[Spatial relationship data]
━━━━━━━━

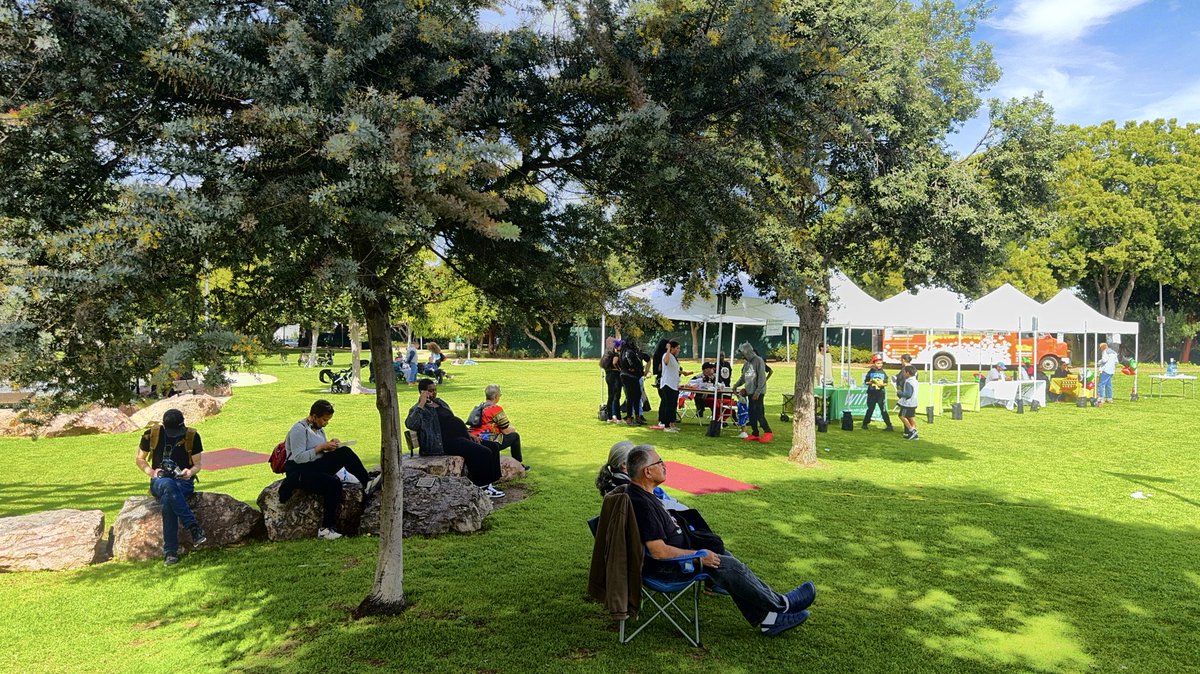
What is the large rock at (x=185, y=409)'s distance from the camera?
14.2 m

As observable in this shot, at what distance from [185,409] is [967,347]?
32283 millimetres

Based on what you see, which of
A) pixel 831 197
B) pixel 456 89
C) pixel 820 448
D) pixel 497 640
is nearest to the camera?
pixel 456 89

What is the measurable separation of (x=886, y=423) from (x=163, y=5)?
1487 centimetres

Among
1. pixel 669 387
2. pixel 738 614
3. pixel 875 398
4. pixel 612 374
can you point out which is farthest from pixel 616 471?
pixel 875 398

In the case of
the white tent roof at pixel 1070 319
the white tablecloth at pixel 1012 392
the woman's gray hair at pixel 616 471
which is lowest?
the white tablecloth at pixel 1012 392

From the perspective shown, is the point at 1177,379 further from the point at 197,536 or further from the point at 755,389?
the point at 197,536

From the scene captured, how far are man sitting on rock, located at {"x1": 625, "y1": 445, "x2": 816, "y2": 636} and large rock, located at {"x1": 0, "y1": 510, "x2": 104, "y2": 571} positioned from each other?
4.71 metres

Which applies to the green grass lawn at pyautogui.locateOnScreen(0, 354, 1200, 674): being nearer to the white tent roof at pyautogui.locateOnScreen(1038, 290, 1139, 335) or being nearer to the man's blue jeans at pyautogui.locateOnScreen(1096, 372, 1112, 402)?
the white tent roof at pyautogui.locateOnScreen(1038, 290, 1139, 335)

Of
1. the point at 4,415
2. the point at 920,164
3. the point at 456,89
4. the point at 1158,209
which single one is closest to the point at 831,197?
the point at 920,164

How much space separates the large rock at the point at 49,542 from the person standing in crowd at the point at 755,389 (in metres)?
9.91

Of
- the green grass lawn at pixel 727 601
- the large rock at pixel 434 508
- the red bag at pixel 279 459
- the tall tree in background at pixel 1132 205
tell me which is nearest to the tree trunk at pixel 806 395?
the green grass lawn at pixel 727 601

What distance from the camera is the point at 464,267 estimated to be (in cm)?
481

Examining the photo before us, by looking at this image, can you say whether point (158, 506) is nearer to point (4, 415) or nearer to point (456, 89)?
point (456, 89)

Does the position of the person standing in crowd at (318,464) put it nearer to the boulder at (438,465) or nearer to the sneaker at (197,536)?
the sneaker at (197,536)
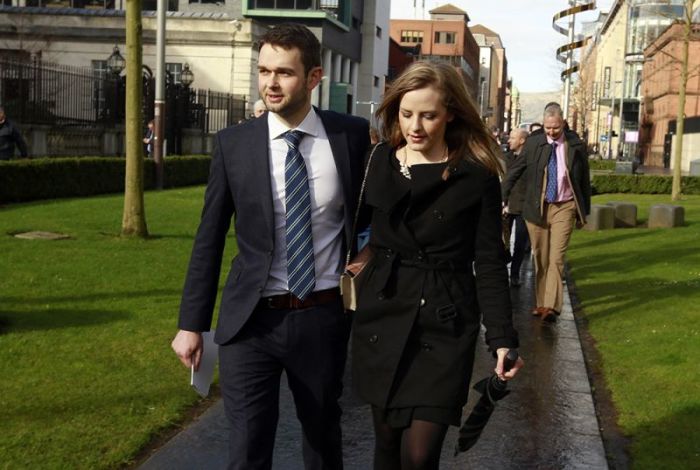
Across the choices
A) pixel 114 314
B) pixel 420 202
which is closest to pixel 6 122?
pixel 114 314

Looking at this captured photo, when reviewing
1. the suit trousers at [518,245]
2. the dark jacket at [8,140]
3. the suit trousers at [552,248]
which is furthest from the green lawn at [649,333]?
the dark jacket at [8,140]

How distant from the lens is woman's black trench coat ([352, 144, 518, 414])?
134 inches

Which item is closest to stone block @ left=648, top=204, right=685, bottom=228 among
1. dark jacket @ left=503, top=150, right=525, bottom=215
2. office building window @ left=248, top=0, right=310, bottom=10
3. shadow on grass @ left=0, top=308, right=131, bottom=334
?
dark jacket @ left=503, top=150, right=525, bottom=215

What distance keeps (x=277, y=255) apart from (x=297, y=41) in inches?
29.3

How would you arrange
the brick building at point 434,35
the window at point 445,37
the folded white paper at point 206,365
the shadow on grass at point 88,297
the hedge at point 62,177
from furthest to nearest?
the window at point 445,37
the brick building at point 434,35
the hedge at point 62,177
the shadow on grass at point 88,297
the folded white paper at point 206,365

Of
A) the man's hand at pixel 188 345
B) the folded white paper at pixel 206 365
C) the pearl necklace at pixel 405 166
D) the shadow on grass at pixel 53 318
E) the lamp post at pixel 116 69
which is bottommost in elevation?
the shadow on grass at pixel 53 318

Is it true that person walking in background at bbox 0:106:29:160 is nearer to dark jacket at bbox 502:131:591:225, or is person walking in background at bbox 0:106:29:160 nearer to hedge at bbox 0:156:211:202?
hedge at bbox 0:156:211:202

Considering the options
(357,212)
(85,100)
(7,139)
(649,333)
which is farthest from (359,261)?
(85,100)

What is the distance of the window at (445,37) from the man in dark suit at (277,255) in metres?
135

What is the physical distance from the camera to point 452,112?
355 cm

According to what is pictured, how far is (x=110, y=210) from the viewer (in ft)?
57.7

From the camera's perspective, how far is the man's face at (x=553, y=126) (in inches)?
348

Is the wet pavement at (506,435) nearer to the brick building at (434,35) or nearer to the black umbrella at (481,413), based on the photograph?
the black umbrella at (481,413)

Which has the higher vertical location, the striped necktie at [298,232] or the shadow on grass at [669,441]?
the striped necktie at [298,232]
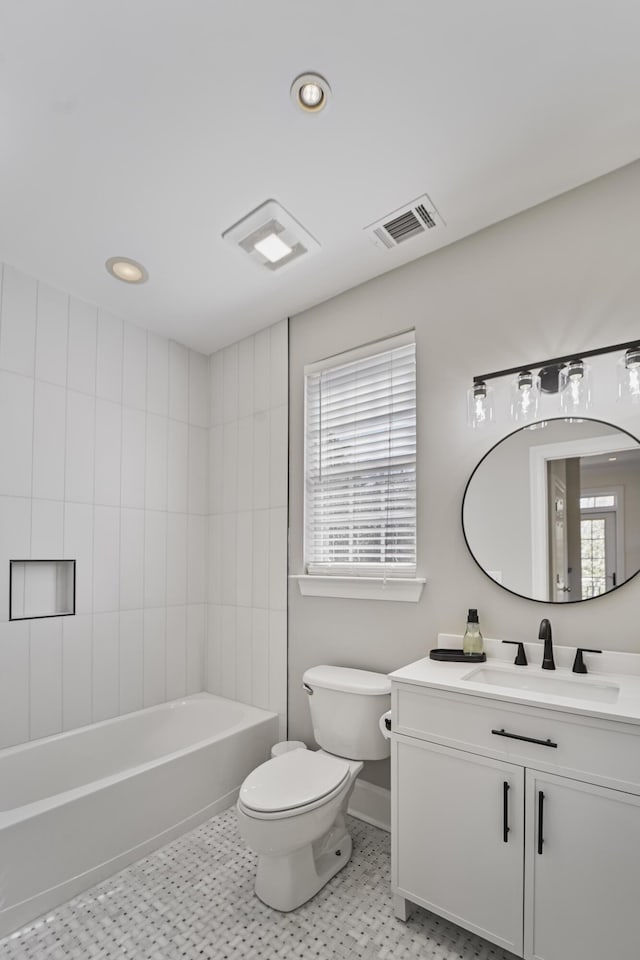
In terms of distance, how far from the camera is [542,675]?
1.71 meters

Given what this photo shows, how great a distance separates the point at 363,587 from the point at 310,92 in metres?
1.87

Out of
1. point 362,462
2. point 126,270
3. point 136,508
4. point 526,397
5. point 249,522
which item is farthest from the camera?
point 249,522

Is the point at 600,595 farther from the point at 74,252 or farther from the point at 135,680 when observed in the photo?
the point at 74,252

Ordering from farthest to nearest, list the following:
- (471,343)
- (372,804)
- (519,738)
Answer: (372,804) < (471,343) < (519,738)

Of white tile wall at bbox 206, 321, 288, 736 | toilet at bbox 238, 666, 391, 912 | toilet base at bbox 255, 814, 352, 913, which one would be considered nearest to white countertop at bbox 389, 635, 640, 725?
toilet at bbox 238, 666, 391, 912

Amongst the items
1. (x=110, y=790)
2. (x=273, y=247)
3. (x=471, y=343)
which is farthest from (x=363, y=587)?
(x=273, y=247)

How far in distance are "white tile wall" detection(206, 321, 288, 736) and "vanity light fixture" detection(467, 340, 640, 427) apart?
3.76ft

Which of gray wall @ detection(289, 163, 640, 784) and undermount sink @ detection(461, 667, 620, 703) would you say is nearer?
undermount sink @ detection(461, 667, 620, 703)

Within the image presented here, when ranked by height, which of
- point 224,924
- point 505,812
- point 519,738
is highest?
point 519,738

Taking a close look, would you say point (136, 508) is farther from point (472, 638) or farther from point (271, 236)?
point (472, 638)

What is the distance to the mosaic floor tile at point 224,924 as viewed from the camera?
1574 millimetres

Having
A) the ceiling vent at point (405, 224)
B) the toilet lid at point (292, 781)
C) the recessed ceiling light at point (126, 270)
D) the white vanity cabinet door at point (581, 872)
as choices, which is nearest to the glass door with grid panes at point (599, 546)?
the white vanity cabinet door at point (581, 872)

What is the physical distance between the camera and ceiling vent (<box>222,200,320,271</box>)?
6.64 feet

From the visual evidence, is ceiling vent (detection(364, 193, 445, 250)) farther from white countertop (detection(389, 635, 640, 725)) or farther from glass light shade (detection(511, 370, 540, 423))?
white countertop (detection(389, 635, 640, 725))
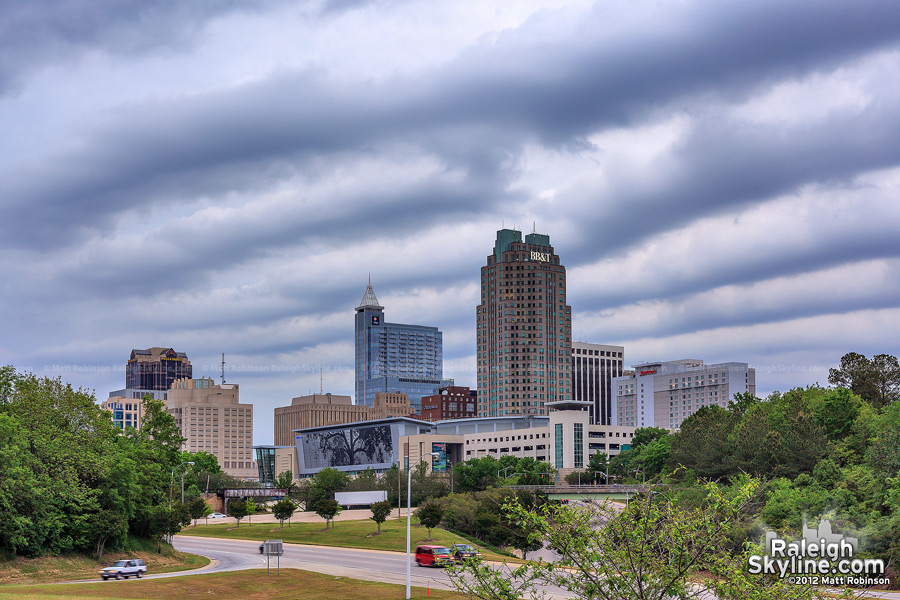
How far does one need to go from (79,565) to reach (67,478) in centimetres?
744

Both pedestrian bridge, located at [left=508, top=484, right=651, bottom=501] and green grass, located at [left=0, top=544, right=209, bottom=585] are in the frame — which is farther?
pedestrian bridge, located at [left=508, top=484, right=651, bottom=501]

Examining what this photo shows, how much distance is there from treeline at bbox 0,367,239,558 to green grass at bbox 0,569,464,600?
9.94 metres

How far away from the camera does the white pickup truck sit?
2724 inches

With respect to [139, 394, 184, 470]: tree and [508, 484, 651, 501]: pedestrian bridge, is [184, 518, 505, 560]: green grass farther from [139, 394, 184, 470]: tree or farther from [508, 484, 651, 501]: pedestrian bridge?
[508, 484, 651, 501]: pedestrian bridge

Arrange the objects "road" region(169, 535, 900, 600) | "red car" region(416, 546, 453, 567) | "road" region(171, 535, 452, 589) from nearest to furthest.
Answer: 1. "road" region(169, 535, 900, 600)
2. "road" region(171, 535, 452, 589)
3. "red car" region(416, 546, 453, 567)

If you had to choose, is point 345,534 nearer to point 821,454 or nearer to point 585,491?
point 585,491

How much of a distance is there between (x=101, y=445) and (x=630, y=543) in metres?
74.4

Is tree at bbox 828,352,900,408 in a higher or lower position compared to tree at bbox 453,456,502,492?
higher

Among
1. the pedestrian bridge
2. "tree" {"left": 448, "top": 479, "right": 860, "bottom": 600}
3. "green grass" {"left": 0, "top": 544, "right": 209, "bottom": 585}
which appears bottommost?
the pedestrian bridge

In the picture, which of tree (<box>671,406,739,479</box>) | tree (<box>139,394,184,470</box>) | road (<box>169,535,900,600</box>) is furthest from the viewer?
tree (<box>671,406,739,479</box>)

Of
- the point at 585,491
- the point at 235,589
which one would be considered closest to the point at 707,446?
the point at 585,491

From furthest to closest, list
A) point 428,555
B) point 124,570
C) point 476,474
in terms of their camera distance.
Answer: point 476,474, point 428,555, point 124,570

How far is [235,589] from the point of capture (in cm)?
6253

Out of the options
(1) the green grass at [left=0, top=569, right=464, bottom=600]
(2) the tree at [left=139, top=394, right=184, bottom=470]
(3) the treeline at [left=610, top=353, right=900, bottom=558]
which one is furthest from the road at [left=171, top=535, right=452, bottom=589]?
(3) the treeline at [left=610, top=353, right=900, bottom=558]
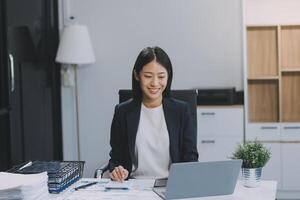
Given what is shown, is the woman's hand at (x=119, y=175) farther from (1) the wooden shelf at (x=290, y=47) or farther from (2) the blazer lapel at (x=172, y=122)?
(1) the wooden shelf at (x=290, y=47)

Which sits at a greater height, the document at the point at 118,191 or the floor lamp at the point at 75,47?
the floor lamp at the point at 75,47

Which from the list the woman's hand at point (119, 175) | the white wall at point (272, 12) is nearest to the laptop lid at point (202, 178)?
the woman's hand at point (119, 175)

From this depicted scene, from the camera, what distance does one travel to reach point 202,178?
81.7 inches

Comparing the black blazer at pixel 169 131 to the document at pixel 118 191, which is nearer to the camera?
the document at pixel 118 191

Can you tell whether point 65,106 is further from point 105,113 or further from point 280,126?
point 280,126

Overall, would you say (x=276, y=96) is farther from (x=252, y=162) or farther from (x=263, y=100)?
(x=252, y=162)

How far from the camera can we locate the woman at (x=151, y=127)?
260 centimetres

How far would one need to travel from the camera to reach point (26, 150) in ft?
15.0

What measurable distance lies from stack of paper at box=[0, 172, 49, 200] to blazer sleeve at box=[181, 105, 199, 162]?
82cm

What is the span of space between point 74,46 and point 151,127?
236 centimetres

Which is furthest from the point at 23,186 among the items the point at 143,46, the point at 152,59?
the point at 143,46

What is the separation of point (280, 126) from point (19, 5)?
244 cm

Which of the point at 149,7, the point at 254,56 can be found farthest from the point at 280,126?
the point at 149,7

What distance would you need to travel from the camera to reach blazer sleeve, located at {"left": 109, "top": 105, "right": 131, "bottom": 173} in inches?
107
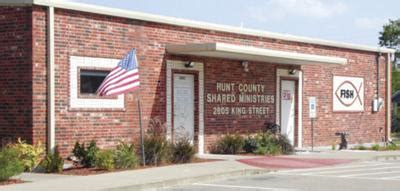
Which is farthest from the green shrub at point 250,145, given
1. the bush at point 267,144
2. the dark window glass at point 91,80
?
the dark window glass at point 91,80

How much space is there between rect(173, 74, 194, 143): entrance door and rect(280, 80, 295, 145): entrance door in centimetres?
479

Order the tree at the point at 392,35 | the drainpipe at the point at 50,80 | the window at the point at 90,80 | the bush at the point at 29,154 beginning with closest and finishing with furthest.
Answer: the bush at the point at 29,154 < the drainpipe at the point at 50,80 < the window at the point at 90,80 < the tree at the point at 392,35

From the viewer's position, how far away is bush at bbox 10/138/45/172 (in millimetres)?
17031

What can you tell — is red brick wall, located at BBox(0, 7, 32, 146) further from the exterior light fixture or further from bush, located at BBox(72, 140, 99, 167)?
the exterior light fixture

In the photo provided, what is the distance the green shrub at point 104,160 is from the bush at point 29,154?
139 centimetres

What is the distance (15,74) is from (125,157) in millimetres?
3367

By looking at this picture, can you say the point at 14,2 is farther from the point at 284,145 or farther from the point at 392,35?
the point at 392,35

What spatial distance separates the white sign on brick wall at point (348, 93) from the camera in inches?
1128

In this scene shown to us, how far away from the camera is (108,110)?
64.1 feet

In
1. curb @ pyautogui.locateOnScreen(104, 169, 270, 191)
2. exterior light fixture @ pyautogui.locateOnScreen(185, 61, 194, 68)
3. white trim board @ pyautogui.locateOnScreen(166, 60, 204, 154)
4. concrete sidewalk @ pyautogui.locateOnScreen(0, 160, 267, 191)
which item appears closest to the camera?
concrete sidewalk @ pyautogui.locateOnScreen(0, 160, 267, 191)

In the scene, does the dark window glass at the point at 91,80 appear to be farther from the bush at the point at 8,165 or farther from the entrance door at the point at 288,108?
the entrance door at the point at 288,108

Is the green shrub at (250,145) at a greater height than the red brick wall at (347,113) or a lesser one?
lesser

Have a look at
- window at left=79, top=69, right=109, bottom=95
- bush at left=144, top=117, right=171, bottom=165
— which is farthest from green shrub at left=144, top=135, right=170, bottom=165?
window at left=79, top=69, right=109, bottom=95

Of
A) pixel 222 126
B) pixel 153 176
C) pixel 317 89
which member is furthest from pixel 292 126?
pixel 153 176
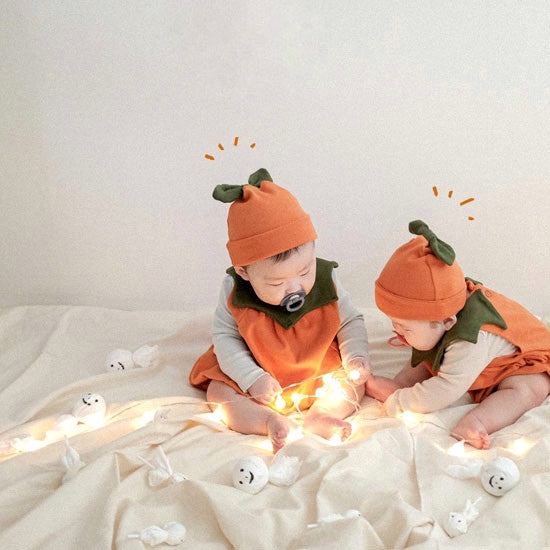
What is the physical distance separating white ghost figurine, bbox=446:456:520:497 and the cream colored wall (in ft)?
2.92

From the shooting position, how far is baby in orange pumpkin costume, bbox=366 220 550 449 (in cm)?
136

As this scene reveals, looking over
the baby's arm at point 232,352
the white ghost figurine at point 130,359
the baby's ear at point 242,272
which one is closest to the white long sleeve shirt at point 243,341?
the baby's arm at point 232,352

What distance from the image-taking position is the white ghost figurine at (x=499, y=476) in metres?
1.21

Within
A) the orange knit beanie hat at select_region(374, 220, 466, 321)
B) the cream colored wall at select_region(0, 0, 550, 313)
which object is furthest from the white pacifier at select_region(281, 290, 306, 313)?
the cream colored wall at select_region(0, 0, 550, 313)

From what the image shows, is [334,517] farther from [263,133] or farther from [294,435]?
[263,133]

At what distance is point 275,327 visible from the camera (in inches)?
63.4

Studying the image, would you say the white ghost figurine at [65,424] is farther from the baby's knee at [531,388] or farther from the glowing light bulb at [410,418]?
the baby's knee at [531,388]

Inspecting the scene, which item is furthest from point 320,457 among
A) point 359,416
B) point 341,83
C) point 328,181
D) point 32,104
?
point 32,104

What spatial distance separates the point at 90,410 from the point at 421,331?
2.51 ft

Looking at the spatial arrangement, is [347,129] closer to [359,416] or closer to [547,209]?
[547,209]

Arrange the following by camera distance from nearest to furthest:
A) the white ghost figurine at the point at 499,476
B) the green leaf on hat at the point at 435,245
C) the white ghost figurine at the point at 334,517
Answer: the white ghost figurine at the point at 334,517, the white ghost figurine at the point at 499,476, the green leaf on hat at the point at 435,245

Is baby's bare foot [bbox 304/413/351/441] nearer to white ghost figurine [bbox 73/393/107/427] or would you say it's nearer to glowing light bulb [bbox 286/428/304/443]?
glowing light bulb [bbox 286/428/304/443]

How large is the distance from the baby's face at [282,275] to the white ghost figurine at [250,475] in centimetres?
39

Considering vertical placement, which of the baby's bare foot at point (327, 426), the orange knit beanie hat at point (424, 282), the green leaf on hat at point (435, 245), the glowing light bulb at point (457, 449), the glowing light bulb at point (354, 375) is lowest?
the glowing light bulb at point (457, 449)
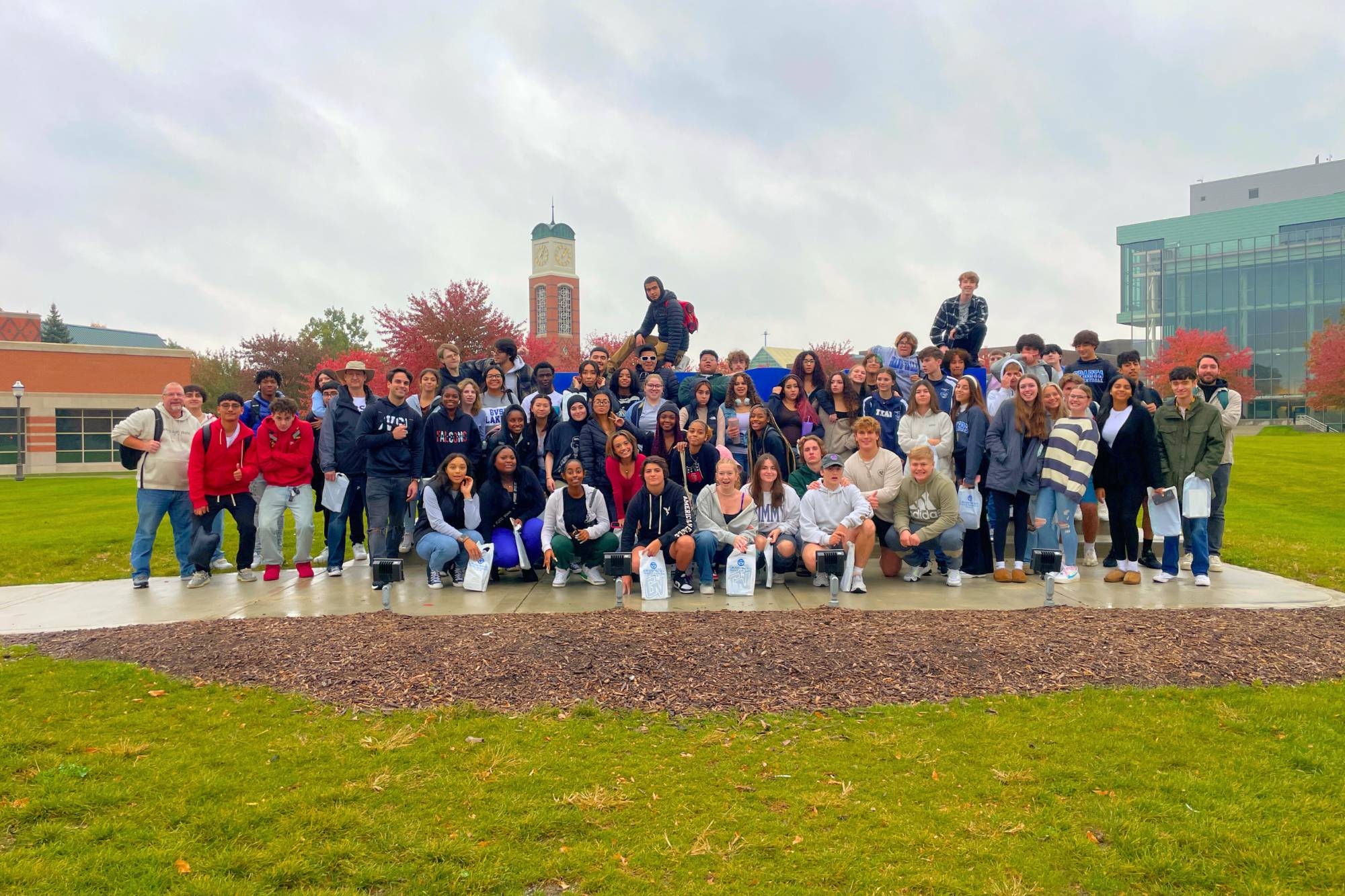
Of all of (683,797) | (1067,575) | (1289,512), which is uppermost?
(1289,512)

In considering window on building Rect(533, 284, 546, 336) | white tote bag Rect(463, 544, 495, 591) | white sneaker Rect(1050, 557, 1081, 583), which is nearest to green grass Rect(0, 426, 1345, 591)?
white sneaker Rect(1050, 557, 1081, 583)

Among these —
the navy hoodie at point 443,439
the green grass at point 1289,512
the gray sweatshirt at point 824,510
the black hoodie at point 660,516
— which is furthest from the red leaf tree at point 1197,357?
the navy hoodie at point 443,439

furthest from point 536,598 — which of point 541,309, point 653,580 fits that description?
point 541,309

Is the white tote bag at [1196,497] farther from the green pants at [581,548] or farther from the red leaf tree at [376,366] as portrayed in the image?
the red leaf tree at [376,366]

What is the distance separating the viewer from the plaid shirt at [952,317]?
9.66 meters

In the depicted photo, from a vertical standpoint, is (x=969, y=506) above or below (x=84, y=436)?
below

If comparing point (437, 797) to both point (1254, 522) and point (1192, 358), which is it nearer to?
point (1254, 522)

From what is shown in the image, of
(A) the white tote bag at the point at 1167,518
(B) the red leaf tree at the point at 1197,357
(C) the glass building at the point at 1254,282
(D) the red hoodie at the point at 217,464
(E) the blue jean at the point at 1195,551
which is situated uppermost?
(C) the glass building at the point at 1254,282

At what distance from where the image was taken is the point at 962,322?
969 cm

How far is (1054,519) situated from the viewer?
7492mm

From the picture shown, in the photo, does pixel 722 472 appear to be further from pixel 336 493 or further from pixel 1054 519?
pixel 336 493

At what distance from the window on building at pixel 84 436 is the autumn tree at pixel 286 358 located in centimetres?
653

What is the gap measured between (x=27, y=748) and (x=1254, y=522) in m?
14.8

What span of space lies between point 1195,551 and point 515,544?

━━━━━━━━

■ TASK GOAL
Rewrite the data above from the line with "At what distance from the" through the end, swapping "autumn" for "fall" and leaving everything else unchanged.

■ ANSWER IN FULL
At what distance from the window on building at pixel 84 436 is the fall tree at pixel 286 358 located in centimetres?
653

What is the gap measured between (x=27, y=748) and (x=1254, y=522) in m?
14.8

What span of space lies between point 1195,551 and point 515,544?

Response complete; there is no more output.